Das Bekenntnissyndrom scheint zusammenzuhängen mit den Notwendigkeiten beim Übergang vom magischen zum rationalen Staats- und Politikverständnis, von der magischen zur rationalen Form von Herrschaft (= Herrschaft über die Zukunft). Gleichzeitig scheint die Lehre von der Vorsehung als politische Kategorie (d.h. nur als Mittel des technischen Gebrauchs, nicht – wie es notwendig gewesen wäre – als Kritik des Schicksalsglaubens) ausgebildet worden zu sein. (Magie – Prophetie/Schicksalsglaube – Vorsehung/ Bekenntniszwang – Ursprung des Königtums? – Individuelle/allgemeine Vorsehung: Vorsehung ist keine Prognose, kein Vorauswissen der Zukunft, sondern essentiell bezogen auf die Realisierung des „Guten“, des Gottesreichs; sie ist vom Schicksal dadurch unterschieden, daß Unglück und Schuld zwar Basis, Grundlage – nämlich für die „Umkehr“ -, in keinem Falle aber Telos der Vorsehung sein können.)

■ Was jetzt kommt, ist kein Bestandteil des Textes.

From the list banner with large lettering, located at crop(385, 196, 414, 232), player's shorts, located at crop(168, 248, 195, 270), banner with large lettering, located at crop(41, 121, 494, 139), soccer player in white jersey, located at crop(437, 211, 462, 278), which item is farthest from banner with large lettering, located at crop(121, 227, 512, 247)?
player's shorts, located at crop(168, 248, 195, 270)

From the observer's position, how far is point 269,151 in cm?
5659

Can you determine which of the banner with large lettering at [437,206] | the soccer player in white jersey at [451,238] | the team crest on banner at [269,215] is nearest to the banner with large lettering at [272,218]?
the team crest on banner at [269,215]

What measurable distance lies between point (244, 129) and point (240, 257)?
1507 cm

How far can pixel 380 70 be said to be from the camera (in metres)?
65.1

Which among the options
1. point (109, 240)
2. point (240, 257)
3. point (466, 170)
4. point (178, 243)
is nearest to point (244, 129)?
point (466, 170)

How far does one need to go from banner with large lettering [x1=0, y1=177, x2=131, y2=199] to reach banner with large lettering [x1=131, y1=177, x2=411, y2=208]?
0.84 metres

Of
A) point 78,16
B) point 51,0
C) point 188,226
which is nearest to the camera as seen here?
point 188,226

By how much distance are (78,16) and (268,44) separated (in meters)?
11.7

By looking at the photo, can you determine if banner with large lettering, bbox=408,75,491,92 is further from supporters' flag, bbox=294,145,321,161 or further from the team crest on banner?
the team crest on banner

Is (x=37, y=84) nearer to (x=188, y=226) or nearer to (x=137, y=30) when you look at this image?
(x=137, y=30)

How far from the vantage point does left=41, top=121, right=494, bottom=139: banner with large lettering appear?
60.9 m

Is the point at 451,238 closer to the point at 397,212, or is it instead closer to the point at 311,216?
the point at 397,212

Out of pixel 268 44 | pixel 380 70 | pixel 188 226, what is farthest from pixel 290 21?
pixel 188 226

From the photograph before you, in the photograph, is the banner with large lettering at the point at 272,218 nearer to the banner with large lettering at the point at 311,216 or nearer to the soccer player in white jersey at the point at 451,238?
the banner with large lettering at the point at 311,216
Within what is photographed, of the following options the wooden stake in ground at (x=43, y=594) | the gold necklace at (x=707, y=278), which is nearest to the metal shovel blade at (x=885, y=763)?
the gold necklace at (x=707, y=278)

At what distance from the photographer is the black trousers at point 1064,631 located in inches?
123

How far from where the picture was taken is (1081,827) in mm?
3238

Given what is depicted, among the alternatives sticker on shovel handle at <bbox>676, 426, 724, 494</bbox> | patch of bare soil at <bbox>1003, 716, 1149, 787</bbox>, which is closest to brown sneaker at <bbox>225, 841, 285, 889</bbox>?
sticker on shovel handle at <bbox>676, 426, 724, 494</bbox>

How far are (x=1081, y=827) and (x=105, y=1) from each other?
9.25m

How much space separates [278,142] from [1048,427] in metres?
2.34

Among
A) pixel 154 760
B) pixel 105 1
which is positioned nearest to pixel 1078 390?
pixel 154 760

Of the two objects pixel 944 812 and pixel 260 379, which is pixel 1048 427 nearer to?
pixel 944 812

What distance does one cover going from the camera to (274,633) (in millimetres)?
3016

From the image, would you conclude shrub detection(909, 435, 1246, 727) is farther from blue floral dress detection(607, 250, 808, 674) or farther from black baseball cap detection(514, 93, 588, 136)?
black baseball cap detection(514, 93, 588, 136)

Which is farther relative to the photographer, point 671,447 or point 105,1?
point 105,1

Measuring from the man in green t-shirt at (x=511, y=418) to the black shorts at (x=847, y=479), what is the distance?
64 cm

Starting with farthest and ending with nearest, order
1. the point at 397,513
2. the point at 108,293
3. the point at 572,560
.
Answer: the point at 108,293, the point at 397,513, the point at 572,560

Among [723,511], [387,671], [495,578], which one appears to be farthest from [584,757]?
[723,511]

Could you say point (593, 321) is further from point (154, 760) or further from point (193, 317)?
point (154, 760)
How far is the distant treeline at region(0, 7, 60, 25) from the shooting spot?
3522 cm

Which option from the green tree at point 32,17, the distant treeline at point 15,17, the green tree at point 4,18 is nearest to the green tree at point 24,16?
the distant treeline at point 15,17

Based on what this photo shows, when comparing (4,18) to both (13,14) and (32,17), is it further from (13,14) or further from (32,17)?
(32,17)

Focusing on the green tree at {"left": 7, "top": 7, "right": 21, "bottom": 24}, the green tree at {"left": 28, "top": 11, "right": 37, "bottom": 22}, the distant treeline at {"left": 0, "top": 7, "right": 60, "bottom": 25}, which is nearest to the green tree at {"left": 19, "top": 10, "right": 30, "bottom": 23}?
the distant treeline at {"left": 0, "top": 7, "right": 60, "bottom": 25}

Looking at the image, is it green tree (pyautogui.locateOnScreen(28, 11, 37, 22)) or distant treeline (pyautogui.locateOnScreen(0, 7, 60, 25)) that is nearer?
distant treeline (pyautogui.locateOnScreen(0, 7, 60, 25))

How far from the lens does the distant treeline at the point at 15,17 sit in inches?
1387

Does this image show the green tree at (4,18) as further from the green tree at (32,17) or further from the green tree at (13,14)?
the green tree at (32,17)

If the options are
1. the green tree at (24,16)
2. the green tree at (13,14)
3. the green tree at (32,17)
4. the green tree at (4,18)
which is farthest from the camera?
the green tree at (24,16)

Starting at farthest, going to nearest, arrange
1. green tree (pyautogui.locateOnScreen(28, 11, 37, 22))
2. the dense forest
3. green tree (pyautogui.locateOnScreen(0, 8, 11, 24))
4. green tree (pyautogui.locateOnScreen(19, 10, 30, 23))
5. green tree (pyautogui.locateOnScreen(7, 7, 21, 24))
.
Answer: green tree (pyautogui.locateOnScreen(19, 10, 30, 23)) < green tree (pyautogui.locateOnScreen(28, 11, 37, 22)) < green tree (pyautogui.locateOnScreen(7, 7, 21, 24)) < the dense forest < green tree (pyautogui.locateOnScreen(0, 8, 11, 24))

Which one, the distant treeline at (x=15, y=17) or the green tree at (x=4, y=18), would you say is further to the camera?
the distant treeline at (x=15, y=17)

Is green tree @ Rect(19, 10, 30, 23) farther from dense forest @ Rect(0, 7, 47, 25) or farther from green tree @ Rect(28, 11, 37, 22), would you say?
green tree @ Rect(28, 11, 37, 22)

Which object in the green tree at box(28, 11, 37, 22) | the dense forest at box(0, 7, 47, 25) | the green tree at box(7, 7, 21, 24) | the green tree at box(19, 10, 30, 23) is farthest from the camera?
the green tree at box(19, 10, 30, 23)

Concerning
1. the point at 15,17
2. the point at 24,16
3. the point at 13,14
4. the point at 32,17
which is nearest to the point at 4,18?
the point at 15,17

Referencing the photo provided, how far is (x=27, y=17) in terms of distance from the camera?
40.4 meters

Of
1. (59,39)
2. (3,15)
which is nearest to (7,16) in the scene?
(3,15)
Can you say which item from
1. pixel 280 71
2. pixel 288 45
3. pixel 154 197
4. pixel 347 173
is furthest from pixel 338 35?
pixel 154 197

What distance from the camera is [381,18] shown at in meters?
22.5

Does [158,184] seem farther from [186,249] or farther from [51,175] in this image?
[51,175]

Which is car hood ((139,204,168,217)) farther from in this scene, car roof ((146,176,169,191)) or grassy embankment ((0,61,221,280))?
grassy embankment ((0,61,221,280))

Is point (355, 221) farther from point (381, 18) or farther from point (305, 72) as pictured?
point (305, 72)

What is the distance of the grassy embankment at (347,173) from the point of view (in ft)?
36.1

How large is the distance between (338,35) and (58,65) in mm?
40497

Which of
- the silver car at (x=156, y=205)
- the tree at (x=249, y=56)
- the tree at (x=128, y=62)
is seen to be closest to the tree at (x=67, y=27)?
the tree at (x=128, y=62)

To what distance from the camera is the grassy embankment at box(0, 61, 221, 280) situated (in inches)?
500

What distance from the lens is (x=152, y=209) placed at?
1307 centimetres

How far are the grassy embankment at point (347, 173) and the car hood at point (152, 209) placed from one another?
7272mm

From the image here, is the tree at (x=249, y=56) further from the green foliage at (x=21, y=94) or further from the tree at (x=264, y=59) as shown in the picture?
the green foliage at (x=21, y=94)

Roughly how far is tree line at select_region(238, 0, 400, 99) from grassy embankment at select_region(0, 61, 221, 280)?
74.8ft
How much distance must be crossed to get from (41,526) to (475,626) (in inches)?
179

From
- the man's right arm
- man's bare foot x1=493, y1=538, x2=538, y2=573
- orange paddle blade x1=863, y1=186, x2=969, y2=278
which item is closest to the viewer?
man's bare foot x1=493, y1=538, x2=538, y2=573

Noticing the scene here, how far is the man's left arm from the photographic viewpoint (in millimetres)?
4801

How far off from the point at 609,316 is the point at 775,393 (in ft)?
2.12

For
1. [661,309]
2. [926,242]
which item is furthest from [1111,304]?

Das Bekenntnis ist sinnvoll nur als (nicht zwingender) Grund der Versöhnung; es kann nicht – ohne im Zentrum verletzt, pathologisiert zu werden – gefordert oder gar erzwungen werden. Bekenntnis und Freiheit sind untrennbar.
Der Bekenntniszwang verleiht Macht über die Gesinnung der Beherrschten; an die Stelle der unmittelbaren Naturängste treten die gesellschaftlich, d.h. durch Herrschaft vermittelten; die Befreiung von den Naturängsten war erkauft mit dem Tabu über die politische Kritik: und hierzu erwies sich das Christentum als zweckmäßig. Der Bekenntniszwang begründet den Schuldzusammenhang, aus dem er zu befreien vorgibt.
Der Bekenntniszwang ist hoffnungslos (und seit seinem Ursprung Ausdruck von Verzweiflung).